▶ [DATA BLOCK]
Segment Open
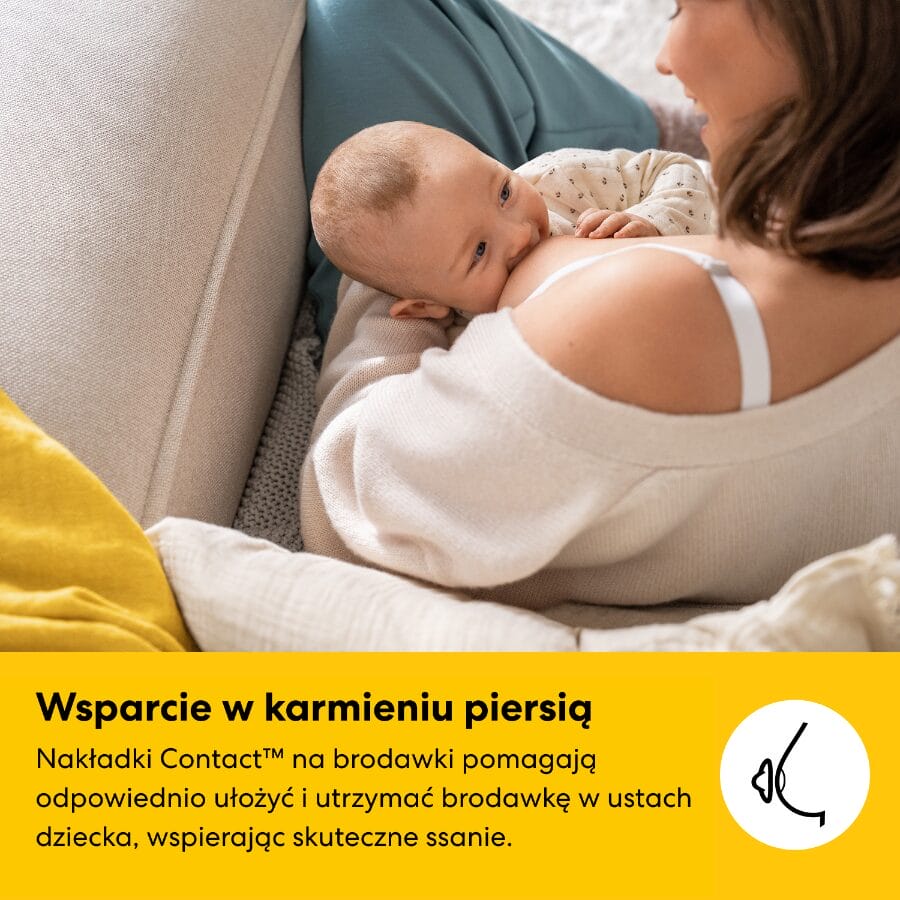 Medela Nakładki Silikonowe Contact L 2szt. - obrazek 4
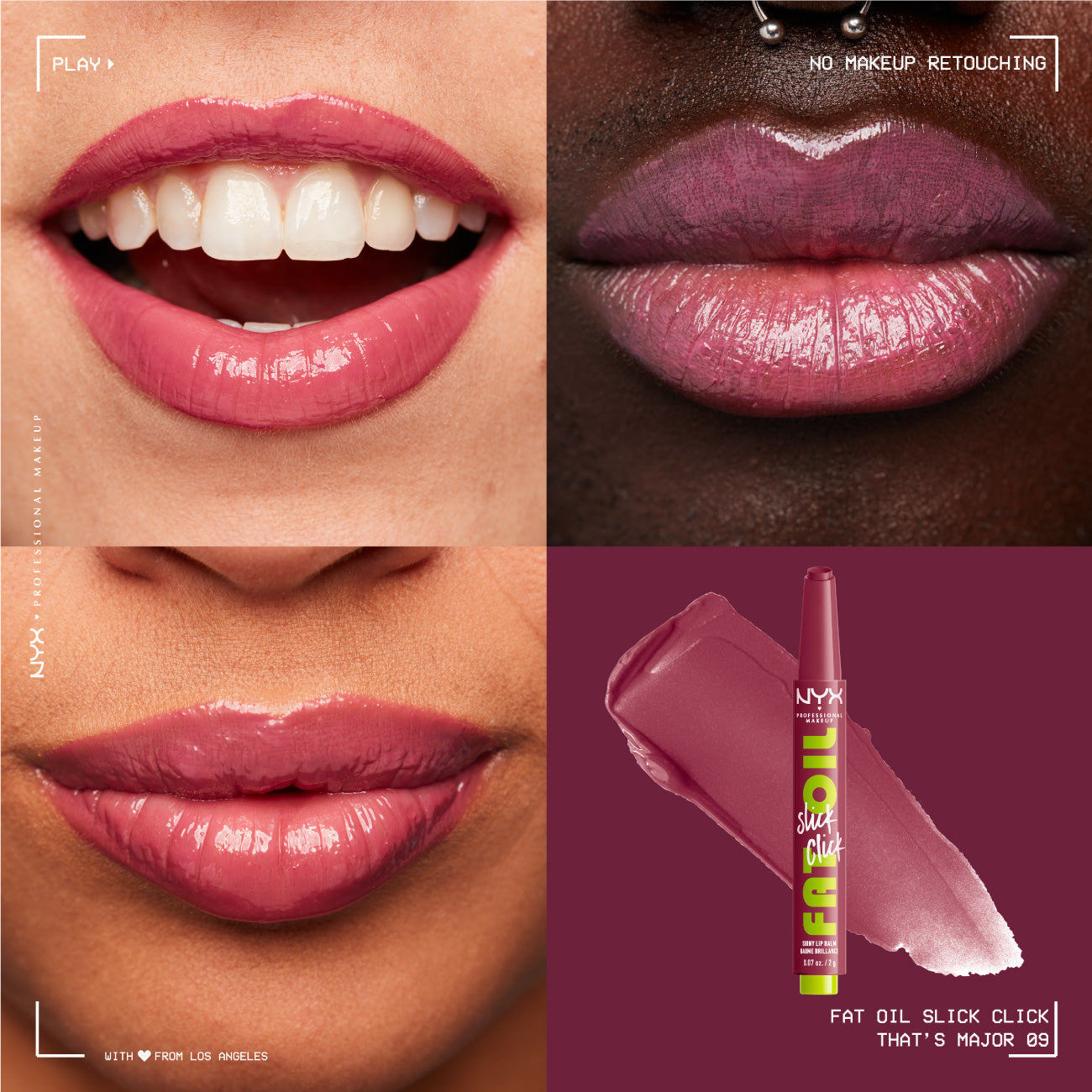 Fat Oil Slick Click Shiny Lip Balm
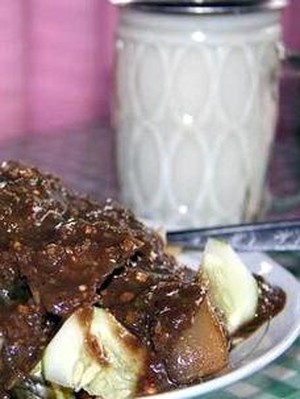 Resep Tahu : Tahu Telur Petis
Segment Closed
▶ [WHAT TO WORK ON] Output all of the data word for word, excluding any pictures.

▶ [ANSWER TO THIS TASK]
 Medela Nakładki Silikonowe Contact L 2szt. - obrazek 4
 Fat Oil Slick Click Shiny Lip Balm
 Resep Tahu : Tahu Telur Petis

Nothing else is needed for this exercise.